Greed may or may not be good, but it is certainly latency-sensitive. In today's capital markets, whoever can collect and process real-time market data the quickest has a tremendous advantage. Being able to execute financial transactions before your competition is an extremely powerful incentive to acquire systems with the lowest possible latency.
For electronic traders, the machines that do this are called ticker plants. Ticker plants are computer systems that capture real-time market messages — quotes and trades — for financial institutions. The messages are collected from different types of financial exchanges, normalized (exchanges use different message protocols), and then stored in what's called a last-value cache. The cache represents the most recent market data available from the feeds. Traditionally, ticker plants consist of racks of servers or blades that run software that performs the market data processing. Ticker plants are usually located in close proximity to the major exchanges (New York, Tokyo, London, etc.) so that message latencies due to geographic location are minimized.
Using the collected data, traders execute automated trading applications for various types of financial instruments. The types of clients that are extremely dependent on low message latencies are the high frequency traders. They typically will execute arbitrage-type trades, which take advantage of an asset's price differential between two or more markets. The trader makes money by buying the asset at the lower price and selling it at the higher price. Usually the price differentials are quite small, and because everyone has access to the same market data, the differences are transient. The key to success is getting the market data as quickly as possible, using the smartest algorithms, and running those algorithms on the fastest platform you can find.

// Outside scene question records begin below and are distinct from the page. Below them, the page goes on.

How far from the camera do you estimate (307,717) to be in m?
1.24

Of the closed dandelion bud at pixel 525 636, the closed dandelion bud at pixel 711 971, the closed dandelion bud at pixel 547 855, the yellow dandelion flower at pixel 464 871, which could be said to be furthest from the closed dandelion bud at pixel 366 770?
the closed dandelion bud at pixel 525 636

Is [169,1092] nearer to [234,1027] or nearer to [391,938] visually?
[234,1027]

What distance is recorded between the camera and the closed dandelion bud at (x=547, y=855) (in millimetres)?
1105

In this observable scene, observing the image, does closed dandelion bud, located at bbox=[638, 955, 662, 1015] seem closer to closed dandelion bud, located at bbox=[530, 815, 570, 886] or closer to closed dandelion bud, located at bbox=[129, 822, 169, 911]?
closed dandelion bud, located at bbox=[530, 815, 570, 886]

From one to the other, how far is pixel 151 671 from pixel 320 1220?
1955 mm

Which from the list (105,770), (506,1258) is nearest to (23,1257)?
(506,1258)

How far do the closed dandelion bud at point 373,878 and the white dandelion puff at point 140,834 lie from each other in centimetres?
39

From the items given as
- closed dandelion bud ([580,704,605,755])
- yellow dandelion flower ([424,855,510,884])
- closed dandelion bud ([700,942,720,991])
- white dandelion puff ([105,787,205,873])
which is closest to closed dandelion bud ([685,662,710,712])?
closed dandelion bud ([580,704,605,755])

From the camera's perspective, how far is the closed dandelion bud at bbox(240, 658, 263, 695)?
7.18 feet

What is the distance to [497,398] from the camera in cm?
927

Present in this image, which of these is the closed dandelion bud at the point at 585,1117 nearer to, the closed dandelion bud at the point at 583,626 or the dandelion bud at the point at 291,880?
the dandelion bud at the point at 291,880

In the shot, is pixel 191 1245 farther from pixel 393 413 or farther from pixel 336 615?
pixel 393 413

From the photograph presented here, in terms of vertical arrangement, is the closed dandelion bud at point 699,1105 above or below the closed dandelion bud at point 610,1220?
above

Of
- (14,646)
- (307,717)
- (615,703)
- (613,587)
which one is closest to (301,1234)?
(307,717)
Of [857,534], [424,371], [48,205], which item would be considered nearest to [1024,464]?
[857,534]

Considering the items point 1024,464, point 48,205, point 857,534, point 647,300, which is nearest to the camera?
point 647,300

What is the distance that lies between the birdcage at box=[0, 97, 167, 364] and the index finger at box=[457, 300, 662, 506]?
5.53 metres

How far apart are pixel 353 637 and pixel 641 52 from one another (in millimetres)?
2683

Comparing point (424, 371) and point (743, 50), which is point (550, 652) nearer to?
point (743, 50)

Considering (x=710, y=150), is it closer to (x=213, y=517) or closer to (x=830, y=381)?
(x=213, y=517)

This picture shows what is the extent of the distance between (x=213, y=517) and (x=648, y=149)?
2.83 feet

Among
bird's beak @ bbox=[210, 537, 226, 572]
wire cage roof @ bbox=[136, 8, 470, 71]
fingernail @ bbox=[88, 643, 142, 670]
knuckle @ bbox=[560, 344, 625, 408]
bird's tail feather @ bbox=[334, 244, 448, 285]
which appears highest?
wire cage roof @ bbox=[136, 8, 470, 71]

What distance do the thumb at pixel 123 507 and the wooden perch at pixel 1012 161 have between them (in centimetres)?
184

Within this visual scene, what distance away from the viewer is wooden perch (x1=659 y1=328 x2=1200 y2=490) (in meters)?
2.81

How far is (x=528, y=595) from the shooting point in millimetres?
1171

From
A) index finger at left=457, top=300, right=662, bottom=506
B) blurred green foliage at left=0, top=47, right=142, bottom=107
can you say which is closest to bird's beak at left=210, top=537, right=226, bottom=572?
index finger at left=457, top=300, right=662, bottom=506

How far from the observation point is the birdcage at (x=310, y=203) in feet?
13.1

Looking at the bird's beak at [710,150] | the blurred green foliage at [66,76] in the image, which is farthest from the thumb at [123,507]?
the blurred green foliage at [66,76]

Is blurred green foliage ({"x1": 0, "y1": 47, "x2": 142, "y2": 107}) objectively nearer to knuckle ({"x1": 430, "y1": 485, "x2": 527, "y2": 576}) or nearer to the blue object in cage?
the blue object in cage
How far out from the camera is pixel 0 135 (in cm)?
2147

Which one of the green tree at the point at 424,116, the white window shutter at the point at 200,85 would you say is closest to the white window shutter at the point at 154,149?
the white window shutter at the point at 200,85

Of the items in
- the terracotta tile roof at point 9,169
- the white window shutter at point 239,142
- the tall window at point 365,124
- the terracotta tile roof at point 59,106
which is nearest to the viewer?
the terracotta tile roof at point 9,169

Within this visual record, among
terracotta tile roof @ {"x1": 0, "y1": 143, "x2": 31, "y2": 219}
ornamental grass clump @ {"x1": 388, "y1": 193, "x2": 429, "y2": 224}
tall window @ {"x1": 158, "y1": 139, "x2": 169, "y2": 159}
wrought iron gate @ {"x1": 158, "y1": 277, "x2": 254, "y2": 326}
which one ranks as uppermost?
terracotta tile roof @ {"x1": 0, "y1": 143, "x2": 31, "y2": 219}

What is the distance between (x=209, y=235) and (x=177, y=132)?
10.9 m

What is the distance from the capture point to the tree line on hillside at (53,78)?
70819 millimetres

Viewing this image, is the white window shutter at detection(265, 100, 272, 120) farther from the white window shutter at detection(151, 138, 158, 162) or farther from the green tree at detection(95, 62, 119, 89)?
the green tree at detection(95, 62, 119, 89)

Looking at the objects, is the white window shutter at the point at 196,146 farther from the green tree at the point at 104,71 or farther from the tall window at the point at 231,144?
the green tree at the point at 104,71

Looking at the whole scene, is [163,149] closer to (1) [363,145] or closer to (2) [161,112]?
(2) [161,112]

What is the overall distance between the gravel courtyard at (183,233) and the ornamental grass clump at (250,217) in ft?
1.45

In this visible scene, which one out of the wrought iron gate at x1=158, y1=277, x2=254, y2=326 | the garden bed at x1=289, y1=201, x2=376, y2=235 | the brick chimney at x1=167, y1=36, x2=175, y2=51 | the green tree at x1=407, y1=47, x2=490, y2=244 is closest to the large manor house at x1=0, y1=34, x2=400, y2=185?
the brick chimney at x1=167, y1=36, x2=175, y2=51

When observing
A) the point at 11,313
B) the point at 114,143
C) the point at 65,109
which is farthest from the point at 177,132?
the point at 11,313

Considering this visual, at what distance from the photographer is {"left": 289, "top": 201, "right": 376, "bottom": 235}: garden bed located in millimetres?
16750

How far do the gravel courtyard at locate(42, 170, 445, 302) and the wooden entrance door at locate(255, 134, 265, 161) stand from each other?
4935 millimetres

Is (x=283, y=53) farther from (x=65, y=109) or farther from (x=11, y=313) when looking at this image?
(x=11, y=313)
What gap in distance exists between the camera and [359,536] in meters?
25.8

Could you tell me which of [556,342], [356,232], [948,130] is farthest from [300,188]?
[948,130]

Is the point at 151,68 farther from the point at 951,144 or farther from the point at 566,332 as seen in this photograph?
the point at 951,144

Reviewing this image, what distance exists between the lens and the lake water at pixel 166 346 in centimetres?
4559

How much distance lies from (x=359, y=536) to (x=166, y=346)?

The volumes of data are such that even racks of servers have trouble getting message latencies under a millisecond. And because market data volumes are increasing even faster than Moore's Law, larger and larger racks of servers must be deployed to keep pace. Dealing with increasing data throughput while trying to reduce latencies is causing traders to look for alternative computing platforms.
That is the motivation behind Exegy's ticker plant appliance. Exegy is a company that introduced its ticker plant in October of 2006, claiming 150 microsecond latencies and throughput of 1 million exchange messages per second. The company claims its newest boards can achieve 100 microsecond latencies and 2 million messages per second.
“It's the case where fast isn't good enough; you have to be the fastest,” says Rod Arbaugh, Exegy's Chief Operating Officer. “If you get that data even a millisecond before everyone else, you can execute a trade before your competition even gets a look at it.”
By essentially condensing a multi-server ticker plant into a single 3U appliance, Exegy is able to reduce latencies, while increasing throughput. The system includes an 8-socket Opteron board connected to a reconfigurable hardware board, containing three Xilinx FPGAs. Instead of relying on software to do the message processing, Exegy implements this capability on the FPGAs. The Opterons perform some of the message processing for exchange feeds that don't require additional acceleration. The company claims that by taking advantage of the parallel hardware nature of the FPGAs, the latency for processing individual market data messages is independent of the message rate. So as message rates continue to increase in the future, the average latency will remain constant.
“To us, FPGAs appear to be the best hardware architecture for building ticker plant algorithms in hardware and reducing the latency and increasing the throughput,” says Arbaugh. “For instance, we can handle 2 million messages a second, a software solution based on a rack of servers will be able to handle maybe 300 to 400 thousand.”
The second aspect to the Exegy appliance is that they've also incorporated some of the downstream index calculations, options calculations, and exchange traded funds computations (ETF) into the hardware. These tend to be highly parallel dataflow-type algorithms that lend themselves very well to co-processor acceleration. Since this is being implemented on an FPGA coprocessor, the calculations take place at hardware speeds. For users who want their own trading algorithms accelerated, Exegy is willing to provide customized solutions.
This week Exegy announced they would be developing a version of their ticker plant that would host a DRC reconfigurable computing module in one or more of the Opteron sockets. Even though trading computations can be mapped to Exegy's own FPGA board, the DRC integration will allow for additional scalability and computational density. The company is also investigating other acceleration platforms such as graphics processing units (GPUs) and multi-chip modules (MCMs) to try to match different automated trading algorithms with the most appropriate hardware.
ACTIV Financial is another company that provides an accelerated ticker appliance using FPGA technology to achieve ultra-low latency data feeds. Apparently they're also looking into incorporating trader applications into their platform.
Some analysts in the financial industry believe hardware acceleration is a budding trend for these latency-sensitive, high throughput market data systems. But just as in technical computing, few vendors in the financial sector have accumulated the expertise to exploit FPGAs or other hardware accelerators. Exegy believes their hardware acceleration approach represents the initial stages of a technology shift that will permeate this type of market trading.
“I think the whole high frequency trading sector is going to become more and more high performance computing-centric,” concludes Arbaugh. “There's going to be a real trend to get these algorithms implemented in hardware to continue to reduce the latency. So you're going to see some pretty exciting technology being developed here.”